— Request A —
From the sketchnoting text, return the passage starting with "There is so" and going on through "ways to learn.", word for word.
— Request B —
In the sketchnoting text, on what date did the #G2Great community hold its conversation about sketchnoting with Tanny McGregor?

— Supplied text —
On November 8, 2018, the #G2Great community had a powerful conversation about sketchnoting with Tanny McGregor. In her latest book, Ink & Ideas Sketchnotes for Engagement, Comprehension, and Thinking she makes a convincing case to add sketchnoting to instructional practice. Sketchnotes are a visual form of notetaking, They offer another option for learners to make thinking visible in ways that make sense to them.
There is so much to love when it comes to the conversations we have on #G2Great, but one aspect of the chat that I love the most is the openness to new ideas. For many of us, sketchnoting is a new idea. We have been trained to write notes in a specific way or to use predesigned graphic organizers. Why? My theory is that it keeps learning controlled and neat. However, is it the best way to learn? Who knows best? The learner does! We can assess their success by students’ ability to comprehend what is being taught not how to record the learning.
There are so many ways to learn.
Connecting the practice of sketchnoting with our prior knowledge about traditional note-taking, marginalia, and non-linguistic representation, what we believe, and have taught students about this practice during the chat. Here the collective wisdom about sketchnoting from the #G2Great PLN:
Create opportunities for differentiation!

— Provided data —
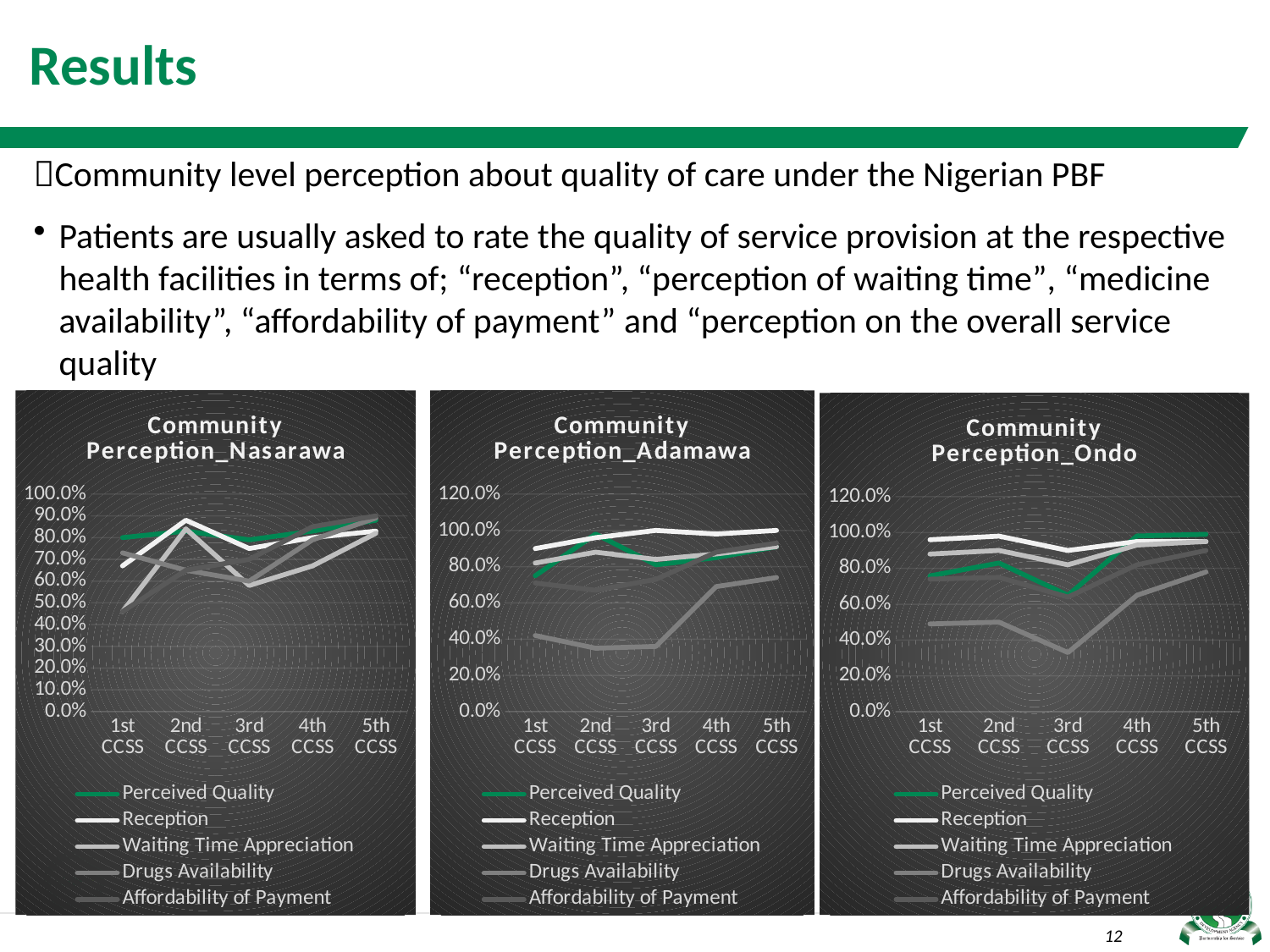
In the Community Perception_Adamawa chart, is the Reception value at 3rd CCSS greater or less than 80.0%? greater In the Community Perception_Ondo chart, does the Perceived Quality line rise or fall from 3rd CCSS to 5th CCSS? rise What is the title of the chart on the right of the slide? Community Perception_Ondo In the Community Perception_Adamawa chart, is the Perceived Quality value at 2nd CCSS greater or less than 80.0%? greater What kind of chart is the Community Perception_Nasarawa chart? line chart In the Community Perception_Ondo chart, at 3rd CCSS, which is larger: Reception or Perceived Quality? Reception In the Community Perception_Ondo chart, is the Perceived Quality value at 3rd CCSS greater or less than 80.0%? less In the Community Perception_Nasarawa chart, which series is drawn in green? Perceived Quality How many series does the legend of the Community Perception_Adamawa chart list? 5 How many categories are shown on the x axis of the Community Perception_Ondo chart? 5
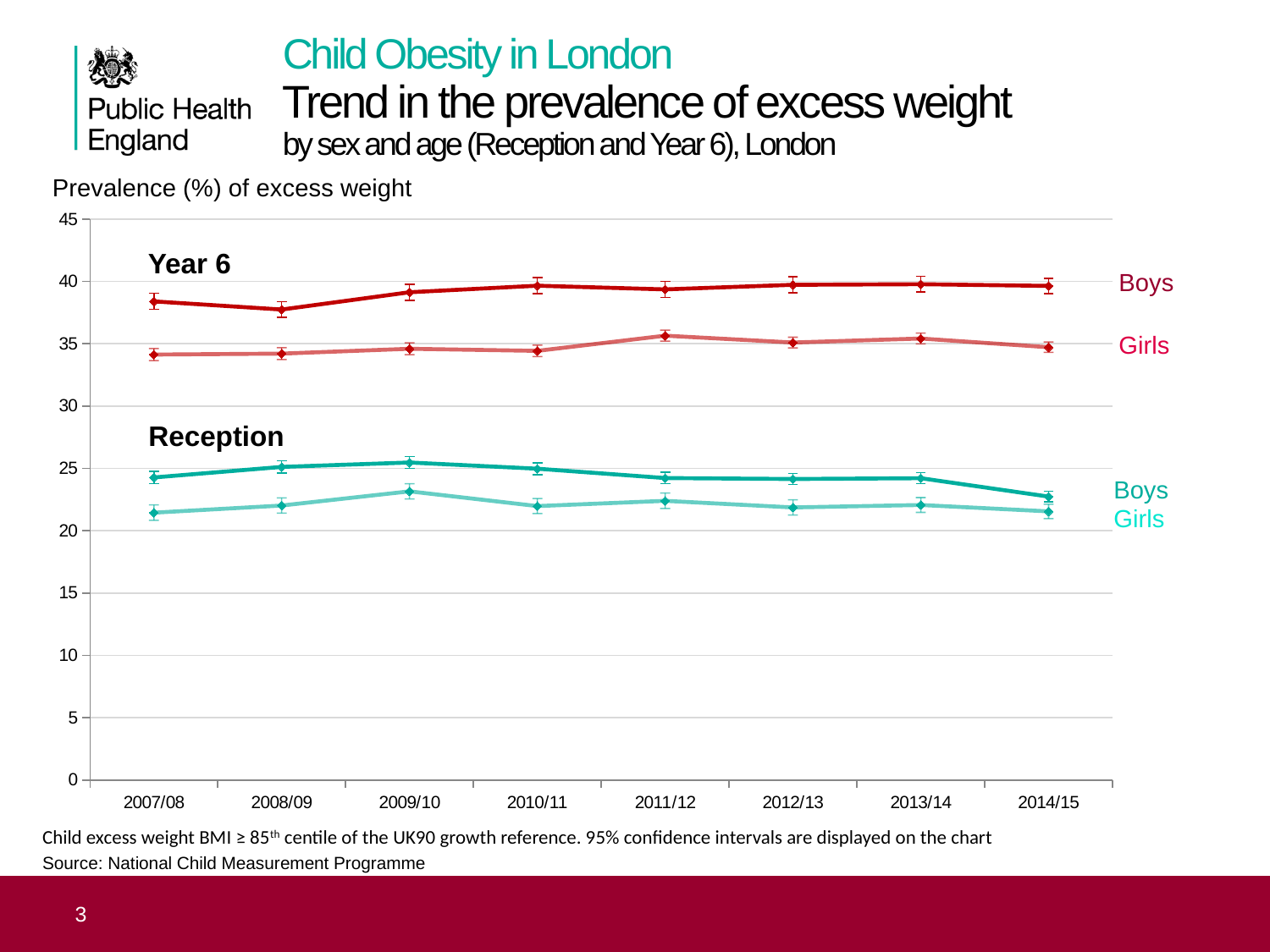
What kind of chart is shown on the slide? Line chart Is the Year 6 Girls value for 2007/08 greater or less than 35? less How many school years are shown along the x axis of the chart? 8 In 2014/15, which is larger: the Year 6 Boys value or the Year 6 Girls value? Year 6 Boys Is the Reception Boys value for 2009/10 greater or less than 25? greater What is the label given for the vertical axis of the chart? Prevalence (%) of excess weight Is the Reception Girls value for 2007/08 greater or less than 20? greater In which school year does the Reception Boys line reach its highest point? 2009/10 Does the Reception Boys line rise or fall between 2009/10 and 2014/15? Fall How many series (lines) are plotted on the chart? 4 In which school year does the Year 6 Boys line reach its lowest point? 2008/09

— Answer space A —
There is so much to love when it comes to the conversations we have on #G2Great, but one aspect of the chat that I love the most is the openness to new ideas. For many of us, sketchnoting is a new idea. We have been trained to write notes in a specific way or to use predesigned graphic organizers. Why? My theory is that it keeps learning controlled and neat. However, is it the best way to learn? Who knows best? The learner does! We can assess their success by students’ ability to comprehend what is being taught not how to record the learning.
There are so many ways to learn.

— Answer space B —
November 8, 2018